When the local fireman saw the Hughes house going up in flames, he raced in, grabbed two mosaic artworks and threw them in the fire truck.
Those two tiles are now priceless, Caitlin Hughes says.
It's all that remains from the family's home on Fingal Bridge Road, Winmalee, in the Blue Mountains, after the devastating bushfires burnt through the area on that hot and gusty Thursday in October.
Caitlin and Peter Hughes, and their two children Oliver 5, and Sienna, 4, are now living in a rental home.
They spent the first few days in a hotel and then house-hopping at friends.
Their insurer has been great, Caitlin says.
A hotel was organised immediately, it paid for the rental and their insurance money was paid straight away.
One of the biggest stresses though has been finding permanent accommodation.
Being more of a holiday destination, the Blue Mountains is full of B&Bs but very limited when it comes to homes for rent.
"There was pressure to find a place."
"At one house, there were 25 families viewing it.
"We're in a rental now. We signed a lease on Monday and moved in.
"It's difficult because you're competing with your neighbours, and you're thinking `I really want this house'.
"But we were lucky, because we got in really quick - straight off the mark."
The Hughes are paying $480 a week for a two-bedroom house that has a granny flat out the back where Peter will work.
Caitlin believes the price is fair and they are not being exploited, after stories began circulating that landlords where upping the rent.
She says her landlord even went out of his way to get the house ready as soon as possible for them.
Now that the family are in their rental home, Caitlin says Oliver and Sienna are more settled.
"They have been very upset.
"Everything from terrible behaviour, not sleeping, cranky and irritable, but better now that they are in the home."
They ran from their homes with their clothes on their backs and their laptops.
She says the support from charities has been amazing with all the donations of clothes, linen and toys.
In fact, she jokes, that the kids don't need any more new toys.
Caitlin and Peter bought their brick home three years ago, and had just finished $40,000 of renovations.
Not only did they lose their home, but their businesses as well.
"It's a triple whammy," Caitlin says.
Peter, a financier, and Caitlin an artist with her own studio, plus her teaching studio, both worked from home.
While her husband lost many documents, he has been able to set himself up again because his data was backed-up.
Caitlin lost all her stock and both studios.
Fortunately, the back shed survived and her "new beloved kiln", which was a major investment, still stands.
The brick pillar at the front with a mosaic tile with the number "136" is the only reminder of their home.
"We've still got a mortgage on a house that doesn't exist," she says.
"Everything was destroyed, with the heat, it just melted.
"Our street was one of three streets the worst hit," she says.

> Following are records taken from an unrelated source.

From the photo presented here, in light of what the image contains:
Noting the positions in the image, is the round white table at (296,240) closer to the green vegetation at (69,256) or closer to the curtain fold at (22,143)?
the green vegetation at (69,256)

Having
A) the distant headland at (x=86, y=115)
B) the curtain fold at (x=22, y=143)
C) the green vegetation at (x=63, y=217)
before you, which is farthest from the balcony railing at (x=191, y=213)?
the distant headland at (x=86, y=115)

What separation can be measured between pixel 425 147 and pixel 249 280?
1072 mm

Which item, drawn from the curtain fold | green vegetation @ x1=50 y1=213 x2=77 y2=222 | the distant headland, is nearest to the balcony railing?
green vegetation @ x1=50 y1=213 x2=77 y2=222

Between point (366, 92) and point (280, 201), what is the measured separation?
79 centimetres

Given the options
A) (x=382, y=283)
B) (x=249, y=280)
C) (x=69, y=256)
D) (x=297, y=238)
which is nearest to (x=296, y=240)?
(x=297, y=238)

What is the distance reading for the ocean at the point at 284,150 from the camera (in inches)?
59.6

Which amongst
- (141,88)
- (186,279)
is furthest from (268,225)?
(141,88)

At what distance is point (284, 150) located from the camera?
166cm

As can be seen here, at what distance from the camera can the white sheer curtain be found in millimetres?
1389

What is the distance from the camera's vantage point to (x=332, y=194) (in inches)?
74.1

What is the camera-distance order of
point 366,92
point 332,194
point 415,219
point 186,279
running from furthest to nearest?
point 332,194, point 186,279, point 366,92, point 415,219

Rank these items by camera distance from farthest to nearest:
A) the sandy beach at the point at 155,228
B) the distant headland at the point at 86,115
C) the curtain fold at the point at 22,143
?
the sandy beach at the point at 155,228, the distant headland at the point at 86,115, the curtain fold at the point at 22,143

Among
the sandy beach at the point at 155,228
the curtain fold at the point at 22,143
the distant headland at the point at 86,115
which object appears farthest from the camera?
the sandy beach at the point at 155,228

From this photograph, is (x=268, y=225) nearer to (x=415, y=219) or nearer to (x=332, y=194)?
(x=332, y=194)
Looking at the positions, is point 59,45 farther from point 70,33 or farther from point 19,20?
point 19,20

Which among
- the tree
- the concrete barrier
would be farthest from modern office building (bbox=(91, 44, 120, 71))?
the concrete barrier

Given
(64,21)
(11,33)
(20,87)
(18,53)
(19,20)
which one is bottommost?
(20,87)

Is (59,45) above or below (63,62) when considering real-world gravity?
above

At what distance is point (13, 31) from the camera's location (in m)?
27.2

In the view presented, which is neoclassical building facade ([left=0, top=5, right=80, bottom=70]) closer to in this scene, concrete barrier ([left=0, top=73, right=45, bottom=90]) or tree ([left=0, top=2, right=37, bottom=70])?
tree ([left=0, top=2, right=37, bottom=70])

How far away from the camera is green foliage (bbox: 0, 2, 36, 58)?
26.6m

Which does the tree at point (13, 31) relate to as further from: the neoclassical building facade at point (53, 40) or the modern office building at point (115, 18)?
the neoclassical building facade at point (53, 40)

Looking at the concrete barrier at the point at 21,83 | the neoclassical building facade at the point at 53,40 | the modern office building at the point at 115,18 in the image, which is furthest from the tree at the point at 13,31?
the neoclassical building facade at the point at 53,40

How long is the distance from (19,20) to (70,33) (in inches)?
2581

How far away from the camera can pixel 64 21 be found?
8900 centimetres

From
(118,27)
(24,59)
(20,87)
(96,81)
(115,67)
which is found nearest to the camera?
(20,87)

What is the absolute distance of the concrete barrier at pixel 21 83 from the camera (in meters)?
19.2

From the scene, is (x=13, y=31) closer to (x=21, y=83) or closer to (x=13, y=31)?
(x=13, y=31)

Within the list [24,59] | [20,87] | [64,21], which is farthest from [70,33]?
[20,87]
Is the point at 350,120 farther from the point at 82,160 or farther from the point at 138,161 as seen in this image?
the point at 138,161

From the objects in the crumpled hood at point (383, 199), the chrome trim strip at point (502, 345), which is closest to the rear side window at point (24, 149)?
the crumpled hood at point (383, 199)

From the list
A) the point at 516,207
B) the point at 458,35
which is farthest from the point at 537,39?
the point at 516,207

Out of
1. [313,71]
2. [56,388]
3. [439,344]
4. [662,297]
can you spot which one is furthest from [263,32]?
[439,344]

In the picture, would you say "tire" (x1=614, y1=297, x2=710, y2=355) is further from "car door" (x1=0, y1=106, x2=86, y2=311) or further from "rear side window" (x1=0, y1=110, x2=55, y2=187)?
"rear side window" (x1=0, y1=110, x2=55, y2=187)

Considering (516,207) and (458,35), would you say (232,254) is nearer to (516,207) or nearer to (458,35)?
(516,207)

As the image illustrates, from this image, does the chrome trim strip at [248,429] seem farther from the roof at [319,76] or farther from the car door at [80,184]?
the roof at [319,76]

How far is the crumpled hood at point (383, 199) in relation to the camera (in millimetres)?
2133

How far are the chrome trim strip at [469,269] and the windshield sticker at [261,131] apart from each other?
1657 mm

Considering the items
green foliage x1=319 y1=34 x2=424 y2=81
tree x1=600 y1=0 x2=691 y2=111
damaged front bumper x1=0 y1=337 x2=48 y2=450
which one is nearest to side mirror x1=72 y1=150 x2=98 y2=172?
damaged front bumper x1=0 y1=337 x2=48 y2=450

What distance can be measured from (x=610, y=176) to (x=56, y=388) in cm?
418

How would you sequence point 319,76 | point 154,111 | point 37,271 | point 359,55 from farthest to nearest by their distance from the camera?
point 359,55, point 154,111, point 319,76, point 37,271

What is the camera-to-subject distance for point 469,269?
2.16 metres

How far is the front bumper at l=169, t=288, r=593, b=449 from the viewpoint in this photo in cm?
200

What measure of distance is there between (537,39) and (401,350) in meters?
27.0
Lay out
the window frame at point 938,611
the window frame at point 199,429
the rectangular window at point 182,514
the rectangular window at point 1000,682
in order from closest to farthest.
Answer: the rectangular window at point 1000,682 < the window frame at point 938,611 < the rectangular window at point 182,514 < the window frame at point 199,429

The others being Buena Vista and Heather Glen Roads, where a total of 193 home were destroyed.
She says the best thing for them financially is to stay where they are and rebuild.
Caitlin says her and her husband have worked hard to establish their clientele and to walk away from it would be stupid.
Anyway, they wouldn't leave the area.
"We are privileged that we have so much support around us," she says.
"The community is all in it together.
"We don't feel alone."
The fireman's daughter is one of Caitlin's students.
"We're all connected," Caitlin says.
"I teach all the local children. He (the fireman) said he grabbed them (the mosaics) because he said his daughter loved coming to my place.
"So, it's just really lovely."
And it's that community spirit which is the reason why the Hughes family will rebuild their home.
It's the sentimental things that get accumulated over the years that Caitlin misses.
"The wedding photos, the baby photos, we didn't get any of that, and then paintings by my grandmother, all the special things that you get when you're older that I've just been given by the family."
When she gets time, Caitlin says she'll take up the counselling that has been offered to the fire victims.
"I lie in bed and I think about it. I think about that drive out, and think `what if', but I know that's not healthy and doesn't help."
The fires have clearly spooked a lot of residents.
Already there are plenty of "for sale" signs on homes that weren't burnt, she says, and on ashen blocks of land of residents who just have decided not to stay.
Caitlin and Peter will rebuild a home, following all the new building codes that are being put in place.
She admits some of the houses that weren't destroyed were the newer ones with a lot of cleared land around them.
"I'm determined not to give up and to make this work, and I'm going to come out of it better than I went in."